Randy Souders is an American artist and a disability rights advocate.

==Early life and influences==
Souders was born in Chickasha, Oklahoma. Hoping to become an illustrator he attended Trimble Technical High School in Fort Worth where he received daily instruction in commercial art. At age 14, his parents also enrolled him in a home study correspondence course offered by Art Instruction Schools which was founded in 1914 and well known for its "Draw Me" art introductory tests. He attended the University of Texas at Arlington where he received a Bachelor of Fine Arts degree in graphic design.

On August 5, 1972, three months before his 18th birthday, Souders dove into a local lake and hit a submerged object.
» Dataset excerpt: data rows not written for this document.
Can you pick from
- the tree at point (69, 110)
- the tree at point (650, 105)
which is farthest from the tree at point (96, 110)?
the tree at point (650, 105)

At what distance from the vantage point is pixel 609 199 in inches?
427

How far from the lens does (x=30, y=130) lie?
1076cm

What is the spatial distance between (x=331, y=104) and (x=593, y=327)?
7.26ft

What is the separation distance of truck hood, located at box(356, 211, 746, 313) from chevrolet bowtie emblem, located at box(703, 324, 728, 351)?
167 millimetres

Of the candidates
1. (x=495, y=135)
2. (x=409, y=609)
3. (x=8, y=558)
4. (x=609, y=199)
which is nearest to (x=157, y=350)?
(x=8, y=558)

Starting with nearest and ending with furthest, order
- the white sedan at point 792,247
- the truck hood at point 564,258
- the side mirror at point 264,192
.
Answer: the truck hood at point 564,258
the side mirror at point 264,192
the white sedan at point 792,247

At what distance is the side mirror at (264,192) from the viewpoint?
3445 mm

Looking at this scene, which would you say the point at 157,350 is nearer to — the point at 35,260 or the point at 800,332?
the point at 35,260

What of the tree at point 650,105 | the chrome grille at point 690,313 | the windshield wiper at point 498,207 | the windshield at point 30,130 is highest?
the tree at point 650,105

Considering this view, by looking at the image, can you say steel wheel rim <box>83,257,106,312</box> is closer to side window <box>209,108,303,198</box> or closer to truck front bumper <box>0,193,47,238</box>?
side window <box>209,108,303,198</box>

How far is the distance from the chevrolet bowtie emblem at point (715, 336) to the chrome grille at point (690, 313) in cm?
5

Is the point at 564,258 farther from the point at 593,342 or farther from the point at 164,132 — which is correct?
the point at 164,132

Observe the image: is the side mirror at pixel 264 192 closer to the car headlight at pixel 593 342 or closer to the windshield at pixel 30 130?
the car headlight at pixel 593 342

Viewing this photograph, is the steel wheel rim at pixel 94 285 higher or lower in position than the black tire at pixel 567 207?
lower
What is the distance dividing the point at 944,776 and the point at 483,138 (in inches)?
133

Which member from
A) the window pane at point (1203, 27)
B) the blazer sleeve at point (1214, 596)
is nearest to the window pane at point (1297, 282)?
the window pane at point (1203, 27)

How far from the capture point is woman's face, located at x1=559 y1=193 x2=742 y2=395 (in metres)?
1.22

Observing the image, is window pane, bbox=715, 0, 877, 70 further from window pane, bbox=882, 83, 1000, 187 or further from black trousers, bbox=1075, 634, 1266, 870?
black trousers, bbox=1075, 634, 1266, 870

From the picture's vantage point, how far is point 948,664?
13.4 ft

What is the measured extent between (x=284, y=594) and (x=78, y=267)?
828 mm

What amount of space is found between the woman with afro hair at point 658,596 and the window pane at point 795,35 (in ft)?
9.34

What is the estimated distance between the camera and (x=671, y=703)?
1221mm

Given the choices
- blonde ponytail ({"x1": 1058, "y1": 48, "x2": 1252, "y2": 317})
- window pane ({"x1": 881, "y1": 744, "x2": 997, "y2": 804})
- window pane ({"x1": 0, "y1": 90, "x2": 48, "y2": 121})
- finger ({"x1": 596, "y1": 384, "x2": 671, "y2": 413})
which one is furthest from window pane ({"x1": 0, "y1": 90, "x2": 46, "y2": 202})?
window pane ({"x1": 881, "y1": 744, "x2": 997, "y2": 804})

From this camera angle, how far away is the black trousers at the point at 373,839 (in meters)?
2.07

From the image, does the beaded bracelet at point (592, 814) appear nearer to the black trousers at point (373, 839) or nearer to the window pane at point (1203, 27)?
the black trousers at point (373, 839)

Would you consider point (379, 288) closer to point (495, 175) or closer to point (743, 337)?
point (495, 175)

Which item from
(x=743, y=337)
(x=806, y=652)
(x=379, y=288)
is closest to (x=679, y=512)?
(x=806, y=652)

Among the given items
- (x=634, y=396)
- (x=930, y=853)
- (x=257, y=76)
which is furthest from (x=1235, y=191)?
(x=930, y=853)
He broke his neck and sustained a paralyzing spinal cord injury resulting in incomplete tetraplegia. He adapted and gradually regained enough function to write, paint and live independently. His drawing hand is paralyzed so his artworks are created entirely with wrist and arm movement.

==Career==

===Beginning===

Upon graduating college in May 1978, Souders was employed for a short time at a local advertising agency. He had his first one-man show of paintings on November 8, 1978. Based on the success of this first show, he left advertising to concentrate on painting full-time.

Many millions of Texans had a piece of Souders art in their home and or office when Southwestern Bell selected a painting called "County Seat" for the cover of the 1984–1985 phone book in Houston, San Antonio, Dallas and Fort Worth. The painting featured a red stone courthouse typical of many historic Texas courthouses.

===Partnerships===
Since 1990 Souders has created artworks for the Walt Disney Company. Souders' involvement with Disney originally began through his exhibits at the former "Old World Antiques" shop in Liberty Square at Walt Disney World's Magic Kingdom. For ten years he was a featured limited edition artist at each of Disney's "Official Disneyana Conventions".

==Exhibitions==
- U.S. Embassy -Dublin, Ireland
- 200th Anniversary of Washington as the U.S. Capitol Exhibition

==Charitable affiliations and advocacy==
Souders was a co-founder and committee member of "Call to Rise", which was billed as the first national fine art exhibition for people with disabilities. Jurors included J. Carter Brown, director of the National Gallery of Art, Barbara Haskell, curator of the Whitney Museum of American Art, and contemporary artist Frank Stella. It opened on January 8, 1988, at the Orlando Museum of Art in Florida."

It was at the opening that Souders first met Jean Kennedy Smith, the youngest sister of President John F. Kennedy. Not long after, she asked him to serve on the national board of directors of VSA Arts, which she founded in 1974. Formerly known as Very Special Arts, VSA is the international organization on arts and disability program of the John F. Kennedy Center for the Performing Arts that annually serves 7 million people across America and in 52 countries. Ambassador Smith dedicated a chapter to Souders in her book Chronicles of Courage: Very Special Artists co-authored by George Plimpton and published by Random House. Souders is also profiled in VSA's 25th anniversary book Journey To Here. He also served on the executive editorial committee and penned the introduction to the book Putting Creativity to Work: Careers in the Arts for People With Disabilities. On June 25, 2020, Souders was invited to speak during a live streamed memorial tribute for Ambassador Smith along with former President Bill Clinton, Senator Chris Dodd, Gerry Adams and members of the Kennedy family.

==Archives==
Souders's student history and career archives are preserved by the University of Texas at Arlington's library as part of their Texas Disability History Collection.